AOL adds letterbox to walled garden

September 10, 2008

AOL adds letterbox to walled garden Remember the excitement when North Korea recently opened  its doors to allow in the New York Philarmonic? Well, the online equivalent is now taking place: AOL’s software will finally acknowledge outside websites.

When users log on to AOL, the welcome screen will now include access to web-based email such as GMail and Yahoo Mail, along with links to accounts on social networking sites such as Facebook.

Some younger readers may be scratching their heads at this point, wondering why AOL users couldn’t just access these sites by typing in the address or, heaven forbid, running a standalone internet browser. Well, they can and they do – it’s just that AOL seems to have only just figured this out.

(That’s not just a snipey line, by the way. AOL’s Sanjay Nayer wrote this week that “We realize that AOL.com is not the only web site that you use… we need to embrace [the] reality that you visit other sites.” So shocking did he find this revelation, his post’s title ended with two question marks and two exclamation marks.)

Believe it or not, there was actually a time when many AOL users didn’t actually visit web pages as such. Instead they restricted their surfing to the carefully selected content provided by AOL – and with news, e-mail, chatrooms and horoscopes all available, that was enough for many people, particularly when the most exciting web page of the time was named ‘Chewbacca Ate My Balls’.

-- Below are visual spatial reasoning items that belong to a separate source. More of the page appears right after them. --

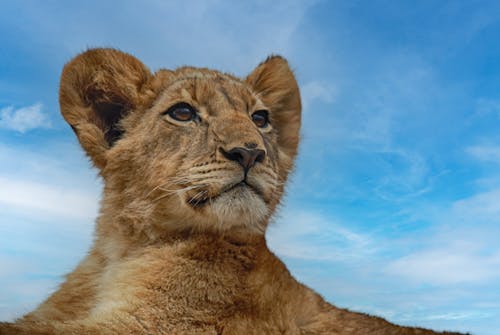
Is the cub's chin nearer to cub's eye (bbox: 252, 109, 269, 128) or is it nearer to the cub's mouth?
the cub's mouth

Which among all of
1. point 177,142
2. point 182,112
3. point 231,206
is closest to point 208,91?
point 182,112

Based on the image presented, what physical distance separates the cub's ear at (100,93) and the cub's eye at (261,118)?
1.49 meters

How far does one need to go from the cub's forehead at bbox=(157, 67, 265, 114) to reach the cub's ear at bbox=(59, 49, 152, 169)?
410mm

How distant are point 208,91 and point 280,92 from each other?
1858mm

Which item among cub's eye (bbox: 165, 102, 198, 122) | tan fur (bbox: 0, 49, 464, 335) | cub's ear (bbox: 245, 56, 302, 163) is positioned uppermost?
cub's ear (bbox: 245, 56, 302, 163)

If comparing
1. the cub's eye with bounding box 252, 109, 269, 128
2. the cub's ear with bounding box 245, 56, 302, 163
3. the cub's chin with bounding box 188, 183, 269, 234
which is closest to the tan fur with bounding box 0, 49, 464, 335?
the cub's chin with bounding box 188, 183, 269, 234

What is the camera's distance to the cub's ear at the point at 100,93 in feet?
24.9

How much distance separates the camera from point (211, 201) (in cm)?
645

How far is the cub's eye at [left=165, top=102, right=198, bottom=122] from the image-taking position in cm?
743

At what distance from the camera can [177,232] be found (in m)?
6.74

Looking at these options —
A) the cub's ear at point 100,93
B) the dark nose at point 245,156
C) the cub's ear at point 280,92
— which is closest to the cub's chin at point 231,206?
the dark nose at point 245,156

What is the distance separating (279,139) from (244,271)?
113 inches

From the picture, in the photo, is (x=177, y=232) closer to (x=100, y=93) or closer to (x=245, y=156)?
(x=245, y=156)

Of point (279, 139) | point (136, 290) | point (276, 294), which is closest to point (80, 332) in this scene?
point (136, 290)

AOL worked on the theory that it provided a ‘walled garden’ which users didn’t need to venture outside. It didn’t take long for this idea to become ridiculously outdated, and even the most cautious AOL users was tempted outside. Aside from logging on and checking e-mail (which became avoidable in the era of webmail and broadband), there soon became virtually no reason to even look at the content displayed through the AOL software.

While onlookers laughed at AOL’s naivety in sticking with the walled garden approach, it didn’t really become a problem until recent years when, with broadband prices dropping, the company switched its focus away from subscription fees and towards ad revenue. This explains the desperation to keep users clicking on AOL’s home page, whether through the AOL software or a traditional browser.

And as long as there are internet users who haven’t figured out such complex time-saving and convenience measures as bookmarks and webmail notifiers, it might just work.